- What you are asked to do -
Render every line of the listing below as a numbered list, omitting the blank lines.

(Excerpts from spatial question data)
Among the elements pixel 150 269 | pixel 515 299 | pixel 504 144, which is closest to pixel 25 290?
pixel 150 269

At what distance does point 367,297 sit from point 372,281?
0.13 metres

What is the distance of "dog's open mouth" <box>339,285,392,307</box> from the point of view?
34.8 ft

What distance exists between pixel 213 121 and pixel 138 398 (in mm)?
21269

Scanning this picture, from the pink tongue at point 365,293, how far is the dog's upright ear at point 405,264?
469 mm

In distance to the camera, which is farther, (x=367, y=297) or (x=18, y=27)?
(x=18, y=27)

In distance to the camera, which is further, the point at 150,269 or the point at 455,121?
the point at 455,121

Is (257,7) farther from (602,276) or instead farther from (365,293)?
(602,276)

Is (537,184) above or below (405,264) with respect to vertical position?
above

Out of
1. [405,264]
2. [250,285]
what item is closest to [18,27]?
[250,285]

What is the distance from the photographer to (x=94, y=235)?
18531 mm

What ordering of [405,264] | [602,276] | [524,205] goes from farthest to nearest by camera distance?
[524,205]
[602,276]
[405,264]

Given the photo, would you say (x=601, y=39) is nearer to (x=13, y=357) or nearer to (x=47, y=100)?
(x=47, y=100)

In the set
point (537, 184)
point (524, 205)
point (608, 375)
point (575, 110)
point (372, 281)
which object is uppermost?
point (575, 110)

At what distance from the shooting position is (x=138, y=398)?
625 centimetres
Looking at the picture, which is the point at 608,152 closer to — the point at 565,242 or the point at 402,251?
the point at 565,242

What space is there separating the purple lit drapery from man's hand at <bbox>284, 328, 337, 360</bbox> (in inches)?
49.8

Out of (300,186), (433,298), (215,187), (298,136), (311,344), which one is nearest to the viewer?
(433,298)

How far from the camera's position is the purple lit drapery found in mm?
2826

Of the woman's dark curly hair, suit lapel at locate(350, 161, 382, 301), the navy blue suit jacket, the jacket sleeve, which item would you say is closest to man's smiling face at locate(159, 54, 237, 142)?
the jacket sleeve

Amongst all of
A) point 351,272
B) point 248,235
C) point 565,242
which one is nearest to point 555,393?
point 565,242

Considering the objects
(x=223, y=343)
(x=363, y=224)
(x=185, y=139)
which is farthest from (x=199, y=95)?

- Correct result -
1. Among the elements pixel 150 269 | pixel 515 299 | pixel 504 144, which is closest to pixel 25 290?
2. pixel 150 269
3. At what distance does point 367,297 sit from point 372,281?
4. 0.13 metres
5. What is the distance of "dog's open mouth" <box>339,285,392,307</box> from the point of view?
6. 34.8 ft
7. What distance exists between pixel 213 121 and pixel 138 398 (in mm)?
8. 21269
9. Scanning this picture, from the pink tongue at point 365,293, how far is the dog's upright ear at point 405,264?
10. 469 mm
11. In distance to the camera, which is farther, (x=367, y=297) or (x=18, y=27)?
12. (x=18, y=27)
13. In distance to the camera, which is further, the point at 150,269 or the point at 455,121?
14. the point at 455,121
15. Is (257,7) farther from (602,276) or instead farther from (365,293)?
16. (602,276)
17. Is (537,184) above or below (405,264) with respect to vertical position?
18. above
19. Out of
20. 1. [405,264]
21. 2. [250,285]
22. what item is closest to [18,27]?
23. [250,285]
24. What is the distance from the photographer to (x=94, y=235)?
25. 18531 mm
26. What ordering of [405,264] | [602,276] | [524,205] goes from farthest to nearest by camera distance?
27. [524,205]
28. [602,276]
29. [405,264]
30. Given the photo, would you say (x=601, y=39) is nearer to (x=13, y=357) or nearer to (x=47, y=100)?
31. (x=47, y=100)
32. In the set
33. point (537, 184)
34. point (524, 205)
35. point (608, 375)
36. point (575, 110)
37. point (372, 281)
38. which object is uppermost?
39. point (575, 110)
40. At what distance from the shooting position is (x=138, y=398)?
41. 625 centimetres
42. Looking at the picture, which is the point at 608,152 closer to — the point at 565,242 or the point at 402,251?
43. the point at 565,242
44. What space is there separating the purple lit drapery from man's hand at <bbox>284, 328, 337, 360</bbox> (in inches)?
45. 49.8
46. Out of (300,186), (433,298), (215,187), (298,136), (311,344), which one is nearest to the viewer?
47. (433,298)
48. How far from the camera's position is the purple lit drapery found in mm?
49. 2826
50. Of the woman's dark curly hair, suit lapel at locate(350, 161, 382, 301), the navy blue suit jacket, the jacket sleeve, which item would you say is closest to man's smiling face at locate(159, 54, 237, 142)?
51. the jacket sleeve
52. Amongst all of
53. A) point 351,272
54. B) point 248,235
55. C) point 565,242
56. which one is nearest to point 555,393?
57. point 565,242
58. Considering the objects
59. (x=223, y=343)
60. (x=363, y=224)
61. (x=185, y=139)
62. which is farthest from (x=199, y=95)?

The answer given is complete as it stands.